Depuis les premières fascinations, les
premières traces sur le papier, c'est dans le silence des images que
je me loge. C'est ce silence, cette absence des mots, des dires, des
signifiés qui fonde ma recherche.
Je cherche à m'absenter de la grille
qu'impose le langage entre moi et le réel – que je ne nie ni ne
détruis.
Je suis un corps : cette
affirmation ne signifie pas que je répudie les activités
intellectuelles ou spirituelles.
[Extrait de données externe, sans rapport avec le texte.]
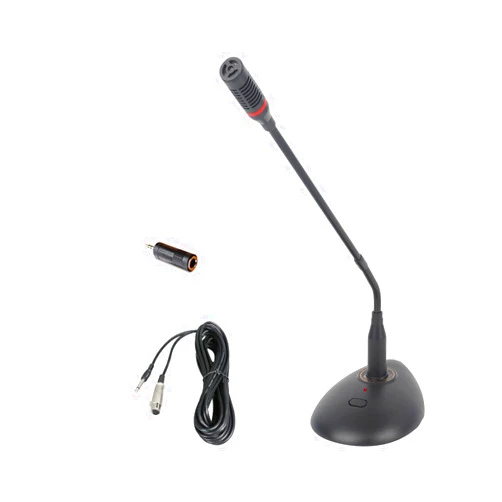 SunwyHub Podium Condenser Gooseneck Microphone,XLR Wired Connection for PC or Laptop with 3.5mm Adapter,Mute Button with LED Indicator,360° Adjustable Hose for Conferencing,Churches,Podcasting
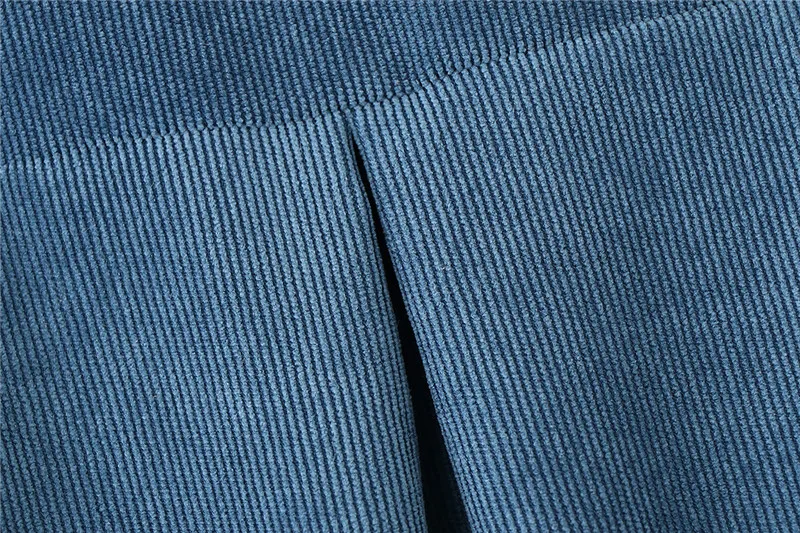 Новинка весна осень 2021 Вельветовая рубашка Blosue в стиле ретро Женская Корейская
Elle annonce la possibilité d'un
équilibre naïf – antérieur à la conscience de soi – et la
possibilité d’une perception dénuée de principes ( : dans
le silence des images, regarder le monde sans idéal,
sans opposition).
Les paradoxes sont la part maudite du
bon sens qui s'en effarouche et en ricane comme d’une énigme
loufoque.
Les contradictions s'additionnent et
révèlent l'objet/la chose dans son unité, son intégrité, son
non-sens, son autonomie.
Les interprétations sont aussi
nombreuses que les individus, chacun dans la chambre capitonnée de
ses expériences, de ses références. De cet agglomérat de
significations apparaît un moi convaincant pour qui l'habite et le
nourrit, une identité communicante. Il se modèle et se structure
jusqu'à la boursouflure, l'aveuglement, la dissociation douloureuse
de soi et du monde.
Je pense au portrait de J. Genêt de
Giacometti. Les traits s'accumulent, se croisent, s'enchevêtrent
autour et dans le visage – qui devient portrait – qui se
solidifie. Le portrait ne subit pas de réduction, ni de
rapetissement, mais une densification – l'esprit cultivé ploie
jusqu'à une matérialité originelle. Face à cet acharnement la
psychologie relâche son étreinte.
Les traits jetés sur le papier ou la
toile, fouette la matière jusqu'à ce qu'apparaisse l'os de
Giacometti, le réel délivré – l'écriture d'avant l’écriture.
Les dessins des grottes « préhistoriques » nous
surprennent comme des nouveautés faites par de sales gamins.